**TASK**
An identical copy of the data below is needed.

Records contained in a dataset:
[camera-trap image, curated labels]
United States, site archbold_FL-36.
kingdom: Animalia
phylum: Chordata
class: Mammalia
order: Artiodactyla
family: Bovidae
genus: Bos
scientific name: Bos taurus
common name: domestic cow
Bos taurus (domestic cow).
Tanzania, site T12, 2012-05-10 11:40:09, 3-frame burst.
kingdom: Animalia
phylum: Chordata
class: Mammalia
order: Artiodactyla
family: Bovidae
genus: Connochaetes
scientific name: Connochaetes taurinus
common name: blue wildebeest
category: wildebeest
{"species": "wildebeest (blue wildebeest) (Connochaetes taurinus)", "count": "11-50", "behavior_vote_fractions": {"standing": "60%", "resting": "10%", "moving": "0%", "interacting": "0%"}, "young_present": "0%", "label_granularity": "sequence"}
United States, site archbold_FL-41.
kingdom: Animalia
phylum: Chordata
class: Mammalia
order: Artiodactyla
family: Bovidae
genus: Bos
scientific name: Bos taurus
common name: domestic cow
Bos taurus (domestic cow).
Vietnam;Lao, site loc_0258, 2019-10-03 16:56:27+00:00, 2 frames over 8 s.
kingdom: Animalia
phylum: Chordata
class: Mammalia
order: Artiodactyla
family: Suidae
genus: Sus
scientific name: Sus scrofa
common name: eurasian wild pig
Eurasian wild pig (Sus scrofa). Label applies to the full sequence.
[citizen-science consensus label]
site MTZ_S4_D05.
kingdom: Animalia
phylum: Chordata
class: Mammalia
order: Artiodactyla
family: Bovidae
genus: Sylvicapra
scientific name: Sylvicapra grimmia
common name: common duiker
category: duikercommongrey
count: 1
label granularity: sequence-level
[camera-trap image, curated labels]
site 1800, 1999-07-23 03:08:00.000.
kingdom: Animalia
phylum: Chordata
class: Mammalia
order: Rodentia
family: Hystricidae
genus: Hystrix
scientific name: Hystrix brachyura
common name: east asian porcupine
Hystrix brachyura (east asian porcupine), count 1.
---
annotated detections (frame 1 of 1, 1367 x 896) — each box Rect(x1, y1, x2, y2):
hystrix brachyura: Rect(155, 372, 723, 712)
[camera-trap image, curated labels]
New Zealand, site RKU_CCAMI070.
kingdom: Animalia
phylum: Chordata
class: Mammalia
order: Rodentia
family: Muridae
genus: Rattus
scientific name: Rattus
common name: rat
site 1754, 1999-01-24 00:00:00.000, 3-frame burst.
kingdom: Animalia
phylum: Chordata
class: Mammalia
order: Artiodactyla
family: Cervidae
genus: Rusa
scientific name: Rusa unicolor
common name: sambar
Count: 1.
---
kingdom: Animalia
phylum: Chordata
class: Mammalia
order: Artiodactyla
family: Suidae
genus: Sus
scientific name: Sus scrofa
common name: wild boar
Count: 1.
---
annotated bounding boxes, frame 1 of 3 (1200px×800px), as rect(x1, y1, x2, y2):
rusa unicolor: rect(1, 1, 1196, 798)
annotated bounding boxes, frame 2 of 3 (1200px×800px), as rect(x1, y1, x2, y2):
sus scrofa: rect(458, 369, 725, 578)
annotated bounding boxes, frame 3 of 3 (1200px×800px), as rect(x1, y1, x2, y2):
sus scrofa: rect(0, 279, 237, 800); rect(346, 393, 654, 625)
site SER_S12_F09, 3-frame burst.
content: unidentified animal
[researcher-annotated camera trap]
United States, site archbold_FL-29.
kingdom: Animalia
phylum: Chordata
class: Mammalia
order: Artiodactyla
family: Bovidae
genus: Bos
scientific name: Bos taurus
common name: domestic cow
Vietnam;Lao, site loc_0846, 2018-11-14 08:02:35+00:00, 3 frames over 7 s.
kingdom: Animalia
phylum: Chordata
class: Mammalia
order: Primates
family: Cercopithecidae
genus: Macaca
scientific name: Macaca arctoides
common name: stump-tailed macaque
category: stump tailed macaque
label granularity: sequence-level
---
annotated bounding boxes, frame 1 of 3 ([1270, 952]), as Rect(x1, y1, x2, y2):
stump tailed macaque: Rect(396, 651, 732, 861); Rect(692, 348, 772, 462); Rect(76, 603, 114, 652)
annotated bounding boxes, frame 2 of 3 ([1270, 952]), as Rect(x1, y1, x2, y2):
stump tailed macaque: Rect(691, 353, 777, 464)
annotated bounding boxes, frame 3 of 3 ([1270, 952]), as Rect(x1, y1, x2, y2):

**OUTPUT OF THE EXERCISE**
[camera-trap image, curated labels]
United States, site archbold_FL-36.
kingdom: Animalia
phylum: Chordata
class: Mammalia
order: Artiodactyla
family: Bovidae
genus: Bos
scientific name: Bos taurus
common name: domestic cow
Bos taurus (domestic cow).
Tanzania, site T12, 2012-05-10 11:40:09, 3-frame burst.
kingdom: Animalia
phylum: Chordata
class: Mammalia
order: Artiodactyla
family: Bovidae
genus: Connochaetes
scientific name: Connochaetes taurinus
common name: blue wildebeest
category: wildebeest
{"species": "wildebeest (blue wildebeest) (Connochaetes taurinus)", "count": "11-50", "behavior_vote_fractions": {"standing": "60%", "resting": "10%", "moving": "0%", "interacting": "0%"}, "young_present": "0%", "label_granularity": "sequence"}
United States, site archbold_FL-41.
kingdom: Animalia
phylum: Chordata
class: Mammalia
order: Artiodactyla
family: Bovidae
genus: Bos
scientific name: Bos taurus
common name: domestic cow
Bos taurus (domestic cow).
Vietnam;Lao, site loc_0258, 2019-10-03 16:56:27+00:00, 2 frames over 8 s.
kingdom: Animalia
phylum: Chordata
class: Mammalia
order: Artiodactyla
family: Suidae
genus: Sus
scientific name: Sus scrofa
common name: eurasian wild pig
Eurasian wild pig (Sus scrofa). Label applies to the full sequence.
[citizen-science consensus label]
site MTZ_S4_D05.
kingdom: Animalia
phylum: Chordata
class: Mammalia
order: Artiodactyla
family: Bovidae
genus: Sylvicapra
scientific name: Sylvicapra grimmia
common name: common duiker
category: duikercommongrey
count: 1
label granularity: sequence-level
[camera-trap image, curated labels]
site 1800, 1999-07-23 03:08:00.000.
kingdom: Animalia
phylum: Chordata
class: Mammalia
order: Rodentia
family: Hystricidae
genus: Hystrix
scientific name: Hystrix brachyura
common name: east asian porcupine
Hystrix brachyura (east asian porcupine), count 1.
---
annotated detections (frame 1 of 1, 1367 x 896) — each box Rect(x1, y1, x2, y2):
hystrix brachyura: Rect(155, 372, 723, 712)
[camera-trap image, curated labels]
New Zealand, site RKU_CCAMI070.
kingdom: Animalia
phylum: Chordata
class: Mammalia
order: Rodentia
family: Muridae
genus: Rattus
scientific name: Rattus
common name: rat
site 1754, 1999-01-24 00:00:00.000, 3-frame burst.
kingdom: Animalia
phylum: Chordata
class: Mammalia
order: Artiodactyla
family: Cervidae
genus: Rusa
scientific name: Rusa unicolor
common name: sambar
Count: 1.
---
kingdom: Animalia
phylum: Chordata
class: Mammalia
order: Artiodactyla
family: Suidae
genus: Sus
scientific name: Sus scrofa
common name: wild boar
Count: 1.
---
annotated bounding boxes, frame 1 of 3 (1200px×800px), as rect(x1, y1, x2, y2):
rusa unicolor: rect(1, 1, 1196, 798)
annotated bounding boxes, frame 2 of 3 (1200px×800px), as rect(x1, y1, x2, y2):
sus scrofa: rect(458, 369, 725, 578)
annotated bounding boxes, frame 3 of 3 (1200px×800px), as rect(x1, y1, x2, y2):
sus scrofa: rect(0, 279, 237, 800); rect(346, 393, 654, 625)
site SER_S12_F09, 3-frame burst.
content: unidentified animal
[researcher-annotated camera trap]
United States, site archbold_FL-29.
kingdom: Animalia
phylum: Chordata
class: Mammalia
order: Artiodactyla
family: Bovidae
genus: Bos
scientific name: Bos taurus
common name: domestic cow
Vietnam;Lao, site loc_0846, 2018-11-14 08:02:35+00:00, 3 frames over 7 s.
kingdom: Animalia
phylum: Chordata
class: Mammalia
order: Primates
family: Cercopithecidae
genus: Macaca
scientific name: Macaca arctoides
common name: stump-tailed macaque
category: stump tailed macaque
label granularity: sequence-level
---
annotated bounding boxes, frame 1 of 3 ([1270, 952]), as Rect(x1, y1, x2, y2):
stump tailed macaque: Rect(396, 651, 732, 861); Rect(692, 348, 772, 462); Rect(76, 603, 114, 652)
annotated bounding boxes, frame 2 of 3 ([1270, 952]), as Rect(x1, y1, x2, y2):
stump tailed macaque: Rect(691, 353, 777, 464)
annotated bounding boxes, frame 3 of 3 ([1270, 952]), as Rect(x1, y1, x2, y2):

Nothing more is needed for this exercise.